Sumter County Attorney Jennifer Rey outlined a two-pronged approach Tuesday night to deal with the rapid increase in fish-games arcades and associated criminal activity.
Rey suggested that commissioners impose restrictions on where arcades can be located and require conditional use permits to operate them.
Sixteen arcades operated in the county between the first of the year and late last month. Since Jan. 1, they generated 564 calls for service and 96 arrests. A dozen calls involved drug overdoses and 69 involved narcotics, according to Rey’s report.
The arcades skirt Florida’s gambling laws by offering prizes for video game winners.
A proposed Sumter County ordinance would ban arcades from locating with 2,500 feet of a church, school, child care center, park, playground or library.
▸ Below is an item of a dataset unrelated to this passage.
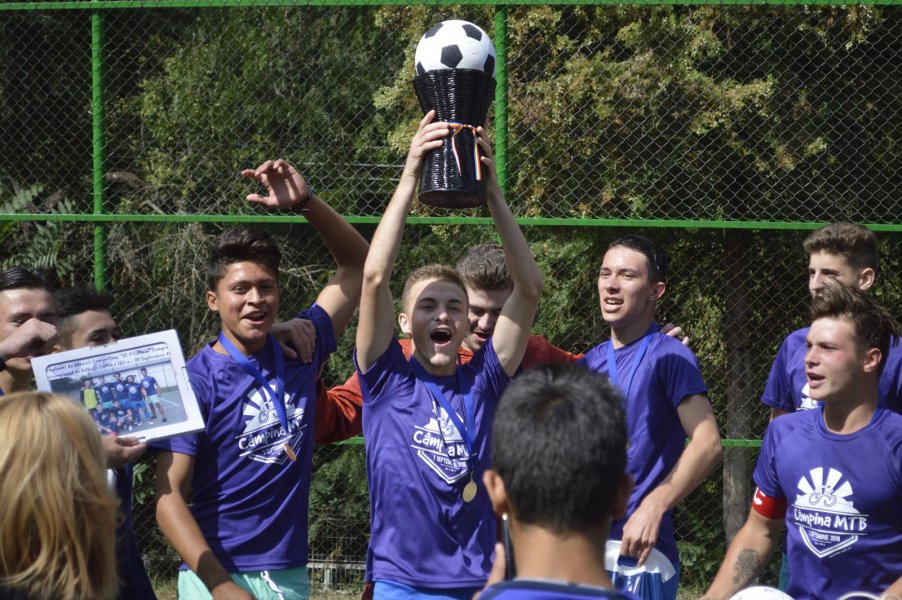 minicampionat-de-fotbal-editia-a-III-a10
Arcades also would require conditional use permits to operate, which are granted by the zoning special master after review.
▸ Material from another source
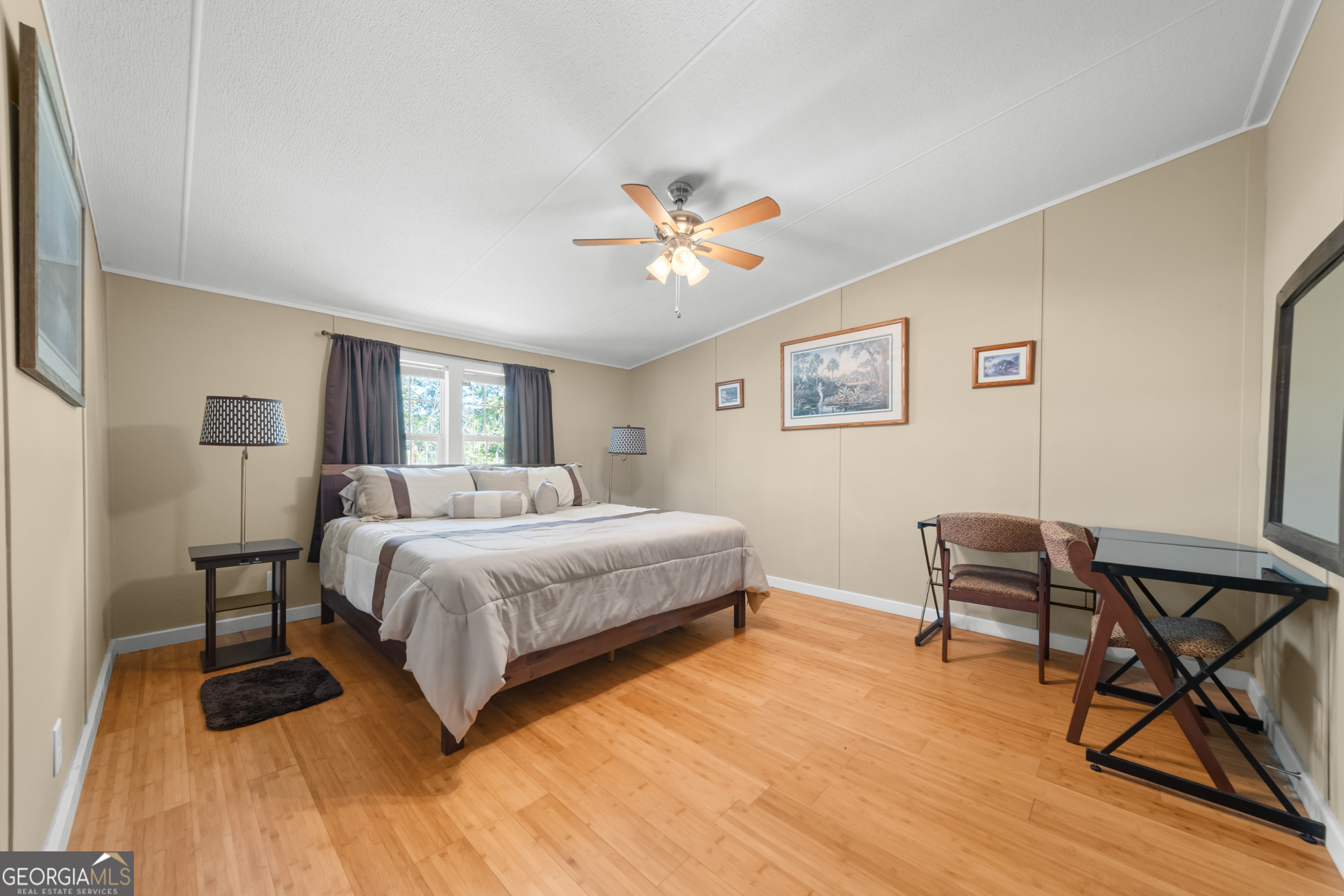 3347 Dickey Road Millen GA 30442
“All of that is an attempt to mitigate some of the criminal activity that is occurring,” Rey said.
Some arcades opened in Sumter County after Marion County cracked down on them earlier this year.
Commissioners strongly endorsed Rey’s proposals.
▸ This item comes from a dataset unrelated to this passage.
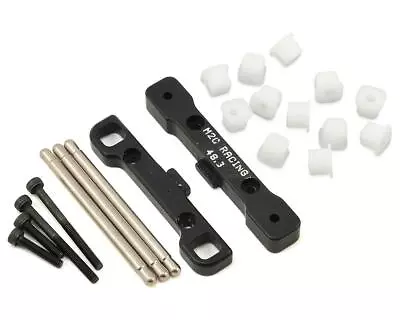 M2C Tekno 48.3 Rear Suspension Support System [M2C6785] • $53.99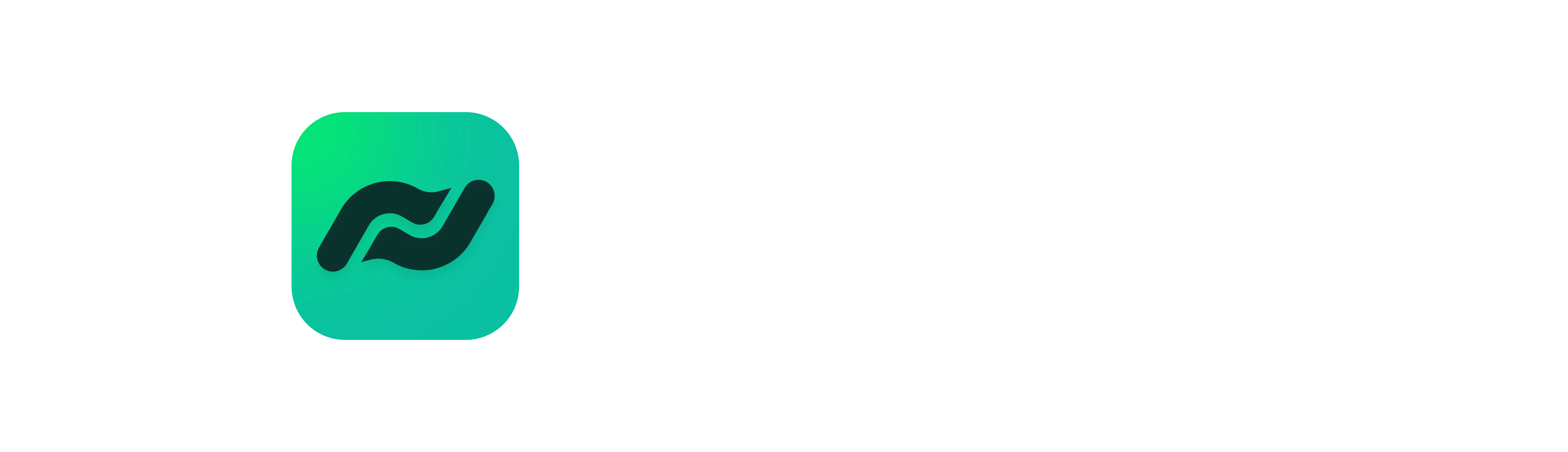 Finevoice Api Brand Logo Dark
“I want us to do as much as we possibly can to discourage that type of activity in Sumter County,” said Commissioner Doug Gilpin, who brought the issue before the board of commissioners several months ago.
Commissioner Oren Miller agreed.
“I want to do everything we can to close them down,” he said, noting that a cache of used needles was found outside one arcade. “There is a snowball avalanche.”